(Data excerpts)
[Start of section]

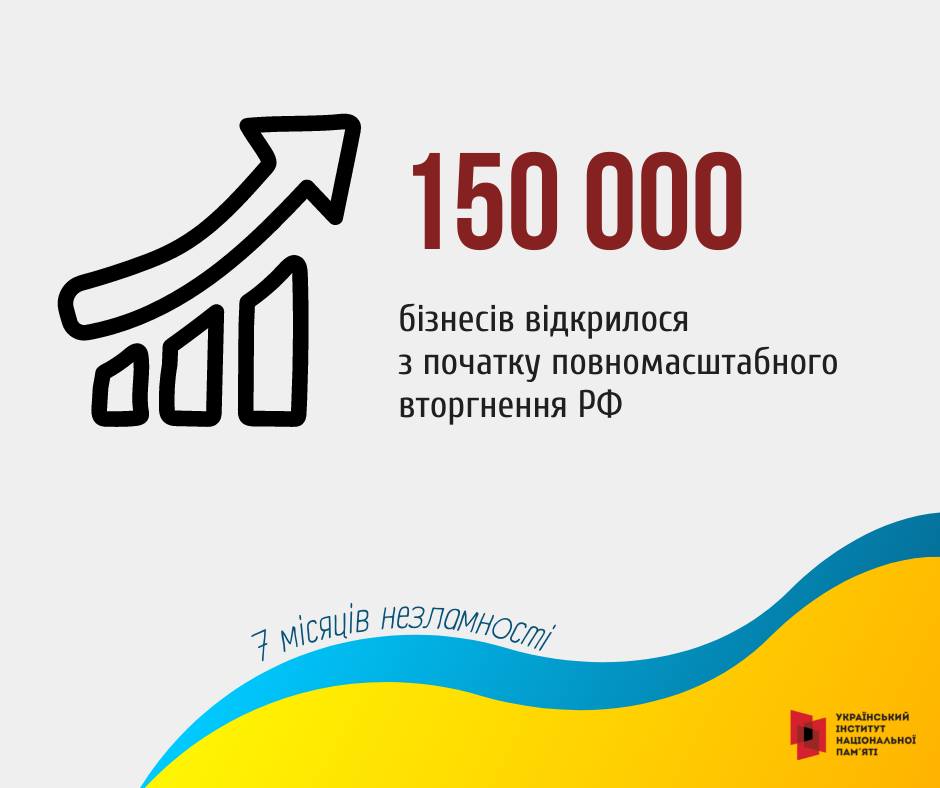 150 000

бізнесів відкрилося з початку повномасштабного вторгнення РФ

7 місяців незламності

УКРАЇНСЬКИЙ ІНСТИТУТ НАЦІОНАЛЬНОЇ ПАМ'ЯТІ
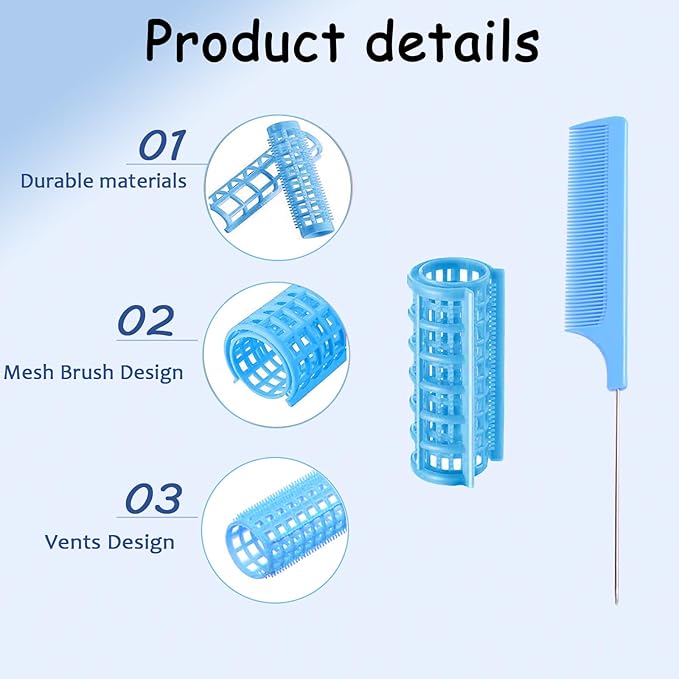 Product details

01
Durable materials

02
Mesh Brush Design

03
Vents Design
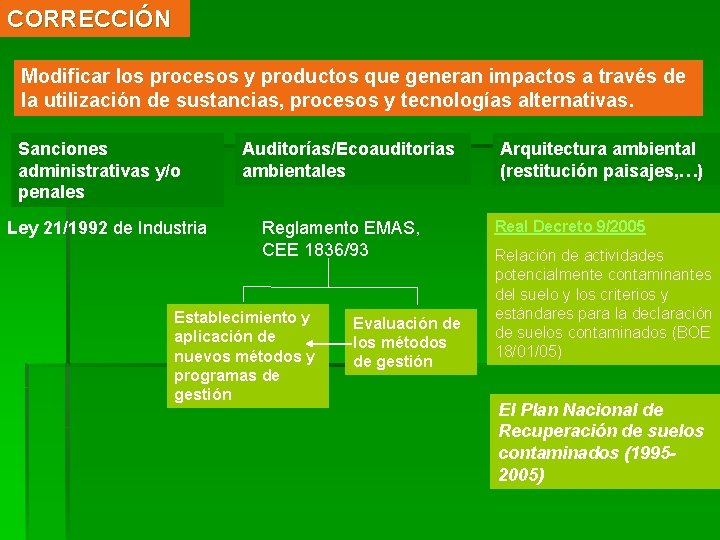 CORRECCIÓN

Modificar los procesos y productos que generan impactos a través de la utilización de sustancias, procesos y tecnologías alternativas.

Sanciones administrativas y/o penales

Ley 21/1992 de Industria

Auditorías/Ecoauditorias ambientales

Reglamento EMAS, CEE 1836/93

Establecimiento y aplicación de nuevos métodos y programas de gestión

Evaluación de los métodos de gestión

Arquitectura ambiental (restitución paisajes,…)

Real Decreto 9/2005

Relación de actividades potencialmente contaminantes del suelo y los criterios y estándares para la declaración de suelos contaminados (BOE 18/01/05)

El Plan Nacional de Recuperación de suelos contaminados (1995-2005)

[End of section]

→ **WORK INSTRUCTIONS**:
Write out nothing but the lines from the start of the data through the line with "Ley 21/1992 de Industria". Leave out the pictures.

→ **OUTPUT BELOW**:
 150 000

бізнесів відкрилося з початку повномасштабного вторгнення РФ

7 місяців незламності

УКРАЇНСЬКИЙ ІНСТИТУТ НАЦІОНАЛЬНОЇ ПАМ'ЯТІ
 Product details

01
Durable materials

02
Mesh Brush Design

03
Vents Design
 CORRECCIÓN

Modificar los procesos y productos que generan impactos a través de la utilización de sustancias, procesos y tecnologías alternativas.

Sanciones administrativas y/o penales

Ley 21/1992 de Industria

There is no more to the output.